EXTRACT:
————

The Republican was making a simple but pertinent point. In a world of growing authoritarianism, genocide and war, Taiwan and America share very essential political values: Freedom, democracy, respect for human rights.

The visit irked China, of course, which claims Taiwan as a province and doesn’t like Americans stopping by, especially meeting with Taiwanese President Tsai Ing-​wen … whom the Butchers of Beijing refuse to refer to as “president.” 

Totalitarians often seem especially displeased with the words people utter. Upon his arrival, Pompeo spoke of the beautiful island nation as — get this! — a “great nation,” further traumatizing the Chinese. 

In bigger news, however, Pompeo urged the United States to recognize Taiwan as a free and independent nation. It is, indeed. And I applaud the Trump Administration for opening up all manner of nation-​to-​nation dialogue and cooperation, and the Biden Administration for continuing that policy.

But it’s complicated.

The Chinese have long threatened to launch a bloody invasion in order to “reunite” Taiwan’s territory with the repressive People’s Republic of China (PRC) against the will of the Taiwanese. The PRC claims that any official announcement of “independence” by Taiwan or similar recognition by the U.S. is provocation for war.

Rather than fretting about the “independence” label, let’s concern ourselves with the strategic and tactical military means for Taiwan to resist the embrace the Chinazis have already clamped upon Tibet, Xinjiang, and Hong Kong.

This is Common Sense. I’m Paul Jacob.

————

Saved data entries

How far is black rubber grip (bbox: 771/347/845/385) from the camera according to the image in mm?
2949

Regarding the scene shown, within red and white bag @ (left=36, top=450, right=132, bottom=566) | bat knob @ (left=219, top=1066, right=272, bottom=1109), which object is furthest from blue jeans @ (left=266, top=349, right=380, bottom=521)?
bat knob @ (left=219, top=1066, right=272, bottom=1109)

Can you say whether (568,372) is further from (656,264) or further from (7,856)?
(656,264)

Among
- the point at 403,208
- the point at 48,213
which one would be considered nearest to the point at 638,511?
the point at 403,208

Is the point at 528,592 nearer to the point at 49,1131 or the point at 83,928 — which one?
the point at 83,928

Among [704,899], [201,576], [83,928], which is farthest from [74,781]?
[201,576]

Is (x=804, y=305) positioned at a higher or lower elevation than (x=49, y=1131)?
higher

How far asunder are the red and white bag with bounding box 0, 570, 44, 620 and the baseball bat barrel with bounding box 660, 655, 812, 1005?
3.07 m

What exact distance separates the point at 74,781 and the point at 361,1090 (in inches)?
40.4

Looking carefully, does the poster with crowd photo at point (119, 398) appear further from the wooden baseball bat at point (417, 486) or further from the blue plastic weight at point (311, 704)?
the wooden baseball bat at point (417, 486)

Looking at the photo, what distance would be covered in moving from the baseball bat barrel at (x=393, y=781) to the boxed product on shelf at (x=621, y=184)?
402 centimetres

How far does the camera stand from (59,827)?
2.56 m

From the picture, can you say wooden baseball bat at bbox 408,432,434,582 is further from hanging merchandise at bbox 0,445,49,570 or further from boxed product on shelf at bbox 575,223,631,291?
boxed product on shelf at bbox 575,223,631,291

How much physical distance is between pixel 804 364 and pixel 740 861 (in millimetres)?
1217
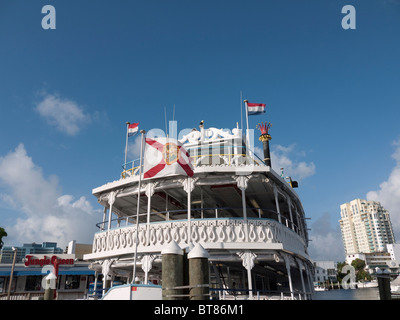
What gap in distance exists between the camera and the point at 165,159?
16.0 m

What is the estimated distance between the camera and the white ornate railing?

————

WHAT NEEDS TO BE DONE: Please answer from the Taiwan commentary: what does the PRC claim is provocation for war?

EXERCISE RESULT: Any official announcement of "independence" by Taiwan or similar recognition by the U.S.